Fragmento |
>>>
Colombia, 19 de junio de 2021 [12:41 GMT-5] (Neotraba)

El día de hoy se cumplen 11 años de la partida de Carlos Monsiváis. Con el motivo del aniversario luctuoso, el escritor colombiano John Better nos permite reproducir esta entrevista hecha por él al escritor mexicano. Una de las últimas concedidas por el cronista, antes de su fallecimiento en 2010.


JB. ¿De qué manera ha vivido Carlos Monsiváis la ciudad para luego retratarla en sus escritos?

CM. Un cronista nunca es tan programático como para vivir la ciudad con el objeto de luego transcribir sus impresiones. Con frecuencia, hay encargos periodísticos que obligan a recorrer y analizar una parte de la ciudad, pero, en sí misma, la ciudad lo vive a uno o a una, nos traspasa, nos entrega un caudal de temas que sólo fragmentariamente podemos aprovechar. La ciudad no está fuera de sus habitantes, aunque a veces así lo parezca, se integra a las reacciones, los sentimientos, las indignaciones, el cinismo, la desesperanza. La ciudad es el modo en que la resentimos, y si tenemos suerte (sinónimo de talento) a veces conseguimos trasladar sus vislumbres a la página. En rigor, y sin paradojas, las vivencias de los cronistas, las más genuinas, surgen al escribir, no antes.

JB. Escribió usted su primera crónica a los 16 años, ¿de qué hablaba en ese entonces?
<<<
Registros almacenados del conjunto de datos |
>>>
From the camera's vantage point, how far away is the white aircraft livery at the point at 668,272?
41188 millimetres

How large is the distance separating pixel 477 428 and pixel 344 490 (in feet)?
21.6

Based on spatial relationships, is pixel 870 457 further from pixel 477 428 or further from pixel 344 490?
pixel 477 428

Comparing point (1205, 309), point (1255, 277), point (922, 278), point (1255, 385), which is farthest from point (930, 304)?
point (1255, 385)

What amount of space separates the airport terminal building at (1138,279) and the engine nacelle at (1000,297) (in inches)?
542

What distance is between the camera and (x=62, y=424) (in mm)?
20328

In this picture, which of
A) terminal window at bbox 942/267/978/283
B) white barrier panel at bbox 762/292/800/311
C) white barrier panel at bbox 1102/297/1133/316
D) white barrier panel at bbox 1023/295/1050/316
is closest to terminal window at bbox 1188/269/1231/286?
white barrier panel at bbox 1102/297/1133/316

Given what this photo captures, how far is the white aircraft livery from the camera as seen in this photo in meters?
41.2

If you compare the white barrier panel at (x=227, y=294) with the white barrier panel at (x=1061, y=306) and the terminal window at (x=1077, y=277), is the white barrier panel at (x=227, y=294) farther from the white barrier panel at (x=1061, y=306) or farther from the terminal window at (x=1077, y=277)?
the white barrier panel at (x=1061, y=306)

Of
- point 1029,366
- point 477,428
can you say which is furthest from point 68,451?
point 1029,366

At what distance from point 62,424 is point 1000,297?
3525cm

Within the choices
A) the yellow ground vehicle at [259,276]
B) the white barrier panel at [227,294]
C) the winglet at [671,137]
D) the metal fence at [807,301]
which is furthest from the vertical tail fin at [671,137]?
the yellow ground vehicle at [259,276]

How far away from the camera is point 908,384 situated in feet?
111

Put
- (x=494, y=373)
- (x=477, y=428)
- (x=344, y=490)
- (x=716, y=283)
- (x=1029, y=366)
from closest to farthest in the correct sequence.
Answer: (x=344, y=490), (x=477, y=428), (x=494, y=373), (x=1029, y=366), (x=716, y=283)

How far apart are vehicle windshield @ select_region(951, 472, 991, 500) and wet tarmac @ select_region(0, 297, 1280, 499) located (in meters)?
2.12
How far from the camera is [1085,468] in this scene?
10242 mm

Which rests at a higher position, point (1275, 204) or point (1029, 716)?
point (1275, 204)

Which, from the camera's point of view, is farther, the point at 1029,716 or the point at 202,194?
<<<
Actividades |
• A. Reproduce el pasaje de la entrevista que comienza con "Colombia, 19 de" y continúa hasta "en sus escritos?", sustituyendo "escritor" por "autor".
• B. Según la entrevista, ¿a qué se integra la ciudad? Enumera todo lo que se menciona.

Respuestas por actividad |
• A.
Colombia, 19 de junio de 2021 [12:41 GMT-5] (Neotraba)

El día de hoy se cumplen 11 años de la partida de Carlos Monsiváis. Con el motivo del aniversario luctuoso, el autor colombiano John Better nos permite reproducir esta entrevista hecha por él al autor mexicano. Una de las últimas concedidas por el cronista, antes de su fallecimiento en 2010.


JB. ¿De qué manera ha vivido Carlos Monsiváis la ciudad para luego retratarla en sus escritos?

• B. las reacciones, los sentimientos, las indignaciones, el cinismo, la desesperanza